Fraktur atau patah tulang adalah terputusnya kontinuitas jaringan tulang dan atau tulang rawan yang umumnya disebabkan oleh rudapaksa ( R. Sjamsuhidajat, Wimde Jong, 1997 )

Fraktur berarti deformasi atau diskontinuitas dari tulang oleh tenaga yang melebihi kekuatan tulang ( Seymor I. Schwartz, 2000 ).

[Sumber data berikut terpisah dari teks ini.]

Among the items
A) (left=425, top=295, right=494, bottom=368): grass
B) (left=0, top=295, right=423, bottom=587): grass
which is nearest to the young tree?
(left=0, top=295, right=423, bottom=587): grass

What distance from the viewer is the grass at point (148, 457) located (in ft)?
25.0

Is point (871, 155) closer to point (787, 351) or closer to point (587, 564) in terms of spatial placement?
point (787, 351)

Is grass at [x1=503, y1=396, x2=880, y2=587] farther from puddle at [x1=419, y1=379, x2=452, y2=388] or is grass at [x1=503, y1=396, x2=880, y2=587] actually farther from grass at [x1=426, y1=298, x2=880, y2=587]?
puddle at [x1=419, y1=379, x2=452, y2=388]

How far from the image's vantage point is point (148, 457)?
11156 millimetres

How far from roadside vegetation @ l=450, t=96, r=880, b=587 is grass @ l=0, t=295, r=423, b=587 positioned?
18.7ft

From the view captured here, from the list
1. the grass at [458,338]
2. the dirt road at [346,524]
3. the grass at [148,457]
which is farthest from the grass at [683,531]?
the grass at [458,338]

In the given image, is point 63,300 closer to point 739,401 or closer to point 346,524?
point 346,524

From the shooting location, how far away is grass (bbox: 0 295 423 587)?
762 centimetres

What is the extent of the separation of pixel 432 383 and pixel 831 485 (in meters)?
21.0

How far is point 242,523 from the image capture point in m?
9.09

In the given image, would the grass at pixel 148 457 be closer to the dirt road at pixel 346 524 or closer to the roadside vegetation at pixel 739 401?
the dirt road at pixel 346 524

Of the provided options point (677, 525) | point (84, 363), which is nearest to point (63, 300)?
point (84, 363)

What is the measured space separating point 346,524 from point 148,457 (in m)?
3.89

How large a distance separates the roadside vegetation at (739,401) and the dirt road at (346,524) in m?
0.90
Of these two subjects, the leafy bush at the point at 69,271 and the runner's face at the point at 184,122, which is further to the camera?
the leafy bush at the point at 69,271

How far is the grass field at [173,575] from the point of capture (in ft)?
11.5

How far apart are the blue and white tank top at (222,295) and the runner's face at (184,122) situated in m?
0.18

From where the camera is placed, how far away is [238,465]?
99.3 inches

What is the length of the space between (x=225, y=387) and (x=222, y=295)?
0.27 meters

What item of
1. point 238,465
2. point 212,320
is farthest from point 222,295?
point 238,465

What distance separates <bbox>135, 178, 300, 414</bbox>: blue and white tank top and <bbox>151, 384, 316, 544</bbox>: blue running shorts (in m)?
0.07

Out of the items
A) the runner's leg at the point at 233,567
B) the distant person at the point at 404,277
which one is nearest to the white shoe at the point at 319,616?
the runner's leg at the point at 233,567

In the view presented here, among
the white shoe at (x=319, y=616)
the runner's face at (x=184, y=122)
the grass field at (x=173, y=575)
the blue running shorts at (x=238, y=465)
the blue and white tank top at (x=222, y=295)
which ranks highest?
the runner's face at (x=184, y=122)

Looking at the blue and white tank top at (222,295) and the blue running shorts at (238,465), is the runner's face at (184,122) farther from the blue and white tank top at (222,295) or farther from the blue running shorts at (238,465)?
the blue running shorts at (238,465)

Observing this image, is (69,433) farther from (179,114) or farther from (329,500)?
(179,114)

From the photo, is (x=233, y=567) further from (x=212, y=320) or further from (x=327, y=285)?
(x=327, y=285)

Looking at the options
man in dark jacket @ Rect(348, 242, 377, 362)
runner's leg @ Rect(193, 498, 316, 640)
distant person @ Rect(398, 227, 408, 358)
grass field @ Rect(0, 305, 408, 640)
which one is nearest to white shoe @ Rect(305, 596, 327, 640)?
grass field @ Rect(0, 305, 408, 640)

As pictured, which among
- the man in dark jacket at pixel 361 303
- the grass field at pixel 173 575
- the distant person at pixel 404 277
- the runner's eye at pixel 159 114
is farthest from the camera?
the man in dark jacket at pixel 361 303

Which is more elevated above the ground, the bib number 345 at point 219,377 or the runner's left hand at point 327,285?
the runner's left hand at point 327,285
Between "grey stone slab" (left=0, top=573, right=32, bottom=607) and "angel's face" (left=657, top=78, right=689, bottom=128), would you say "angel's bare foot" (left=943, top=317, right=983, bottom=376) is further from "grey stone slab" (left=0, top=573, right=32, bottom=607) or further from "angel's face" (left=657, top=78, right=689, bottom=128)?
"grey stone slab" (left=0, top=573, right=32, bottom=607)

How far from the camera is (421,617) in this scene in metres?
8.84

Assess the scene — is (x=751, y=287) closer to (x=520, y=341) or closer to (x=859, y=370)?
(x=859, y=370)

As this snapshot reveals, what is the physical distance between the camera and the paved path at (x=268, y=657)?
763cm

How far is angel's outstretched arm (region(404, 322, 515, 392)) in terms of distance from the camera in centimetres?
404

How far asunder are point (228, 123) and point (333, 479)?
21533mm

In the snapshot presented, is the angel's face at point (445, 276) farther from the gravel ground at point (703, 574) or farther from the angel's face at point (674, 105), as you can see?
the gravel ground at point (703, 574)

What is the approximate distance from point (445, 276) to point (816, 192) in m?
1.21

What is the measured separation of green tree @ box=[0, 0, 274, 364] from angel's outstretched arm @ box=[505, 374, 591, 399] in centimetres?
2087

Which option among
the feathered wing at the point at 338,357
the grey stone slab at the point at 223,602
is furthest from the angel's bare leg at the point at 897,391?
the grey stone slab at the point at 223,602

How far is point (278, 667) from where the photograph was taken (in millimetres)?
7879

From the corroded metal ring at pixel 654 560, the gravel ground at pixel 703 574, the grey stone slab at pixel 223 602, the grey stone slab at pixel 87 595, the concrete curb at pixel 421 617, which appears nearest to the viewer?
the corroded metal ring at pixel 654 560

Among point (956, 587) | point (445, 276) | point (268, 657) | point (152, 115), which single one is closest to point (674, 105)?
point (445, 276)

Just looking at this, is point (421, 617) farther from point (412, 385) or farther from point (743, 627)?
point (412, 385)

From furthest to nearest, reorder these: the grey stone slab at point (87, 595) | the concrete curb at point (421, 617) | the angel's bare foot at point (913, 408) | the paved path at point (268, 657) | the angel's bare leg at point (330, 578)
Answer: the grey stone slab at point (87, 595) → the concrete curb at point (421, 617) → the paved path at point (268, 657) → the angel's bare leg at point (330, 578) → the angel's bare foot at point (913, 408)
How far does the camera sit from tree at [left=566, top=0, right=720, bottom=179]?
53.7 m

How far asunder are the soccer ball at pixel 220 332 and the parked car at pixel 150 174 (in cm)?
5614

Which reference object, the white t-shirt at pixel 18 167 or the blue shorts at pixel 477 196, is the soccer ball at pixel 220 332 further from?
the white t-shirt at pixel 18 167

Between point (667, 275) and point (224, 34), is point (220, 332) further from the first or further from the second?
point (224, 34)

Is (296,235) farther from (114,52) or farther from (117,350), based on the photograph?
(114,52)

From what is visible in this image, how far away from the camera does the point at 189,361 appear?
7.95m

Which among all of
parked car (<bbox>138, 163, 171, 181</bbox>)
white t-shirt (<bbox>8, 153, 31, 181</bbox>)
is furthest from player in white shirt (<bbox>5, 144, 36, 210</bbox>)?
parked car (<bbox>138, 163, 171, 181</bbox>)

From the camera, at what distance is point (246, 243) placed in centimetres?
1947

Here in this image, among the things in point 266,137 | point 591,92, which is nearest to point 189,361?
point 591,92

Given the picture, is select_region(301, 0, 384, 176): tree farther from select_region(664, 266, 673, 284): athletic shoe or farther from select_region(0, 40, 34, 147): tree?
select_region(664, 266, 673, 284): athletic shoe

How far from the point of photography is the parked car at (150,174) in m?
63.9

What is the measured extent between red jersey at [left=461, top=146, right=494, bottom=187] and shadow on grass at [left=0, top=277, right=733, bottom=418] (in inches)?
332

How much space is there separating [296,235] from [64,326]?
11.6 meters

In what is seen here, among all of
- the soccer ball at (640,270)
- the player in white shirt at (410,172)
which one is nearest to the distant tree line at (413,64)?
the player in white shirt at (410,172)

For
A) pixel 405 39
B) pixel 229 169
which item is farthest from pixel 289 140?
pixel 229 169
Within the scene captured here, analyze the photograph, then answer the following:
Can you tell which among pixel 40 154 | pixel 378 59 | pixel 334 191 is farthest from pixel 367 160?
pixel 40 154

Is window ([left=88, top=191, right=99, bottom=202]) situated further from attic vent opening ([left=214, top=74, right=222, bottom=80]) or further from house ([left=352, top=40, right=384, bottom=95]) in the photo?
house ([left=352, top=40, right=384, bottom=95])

  1. Apa penyebab terjadinya frakur?

Jawab :

a. Fraktur akibat peristiwa trauma
Sebagian fraktur disebabkan oleh kekuatan yang tiba-tiba berlebihan yang dapat berupa pemukulan, penghancuran, perubahan pemuntiran atau penarikan.
b. Fraktur akibat peristiwa kelelahan atau tekanan
Retak dapat terjadi pada tulang seperti halnya pada logam dan benda lain akibat tekanan berulang-ulang. Keadaan ini paling sering dikemukakan pada tibia, fibula atau matatarsal terutama pada atlet, penari atau calon tentara yang berjalan baris-berbaris dalam jarak jauh.
c. Fraktur patologik karena kelemahan pada tulang
Fraktur dapat terjadi oleh tekanan yang normal kalau tulang tersebut lunak (misalnya oleh tumor) atau tulang-tulang tersebut sangat rapuh.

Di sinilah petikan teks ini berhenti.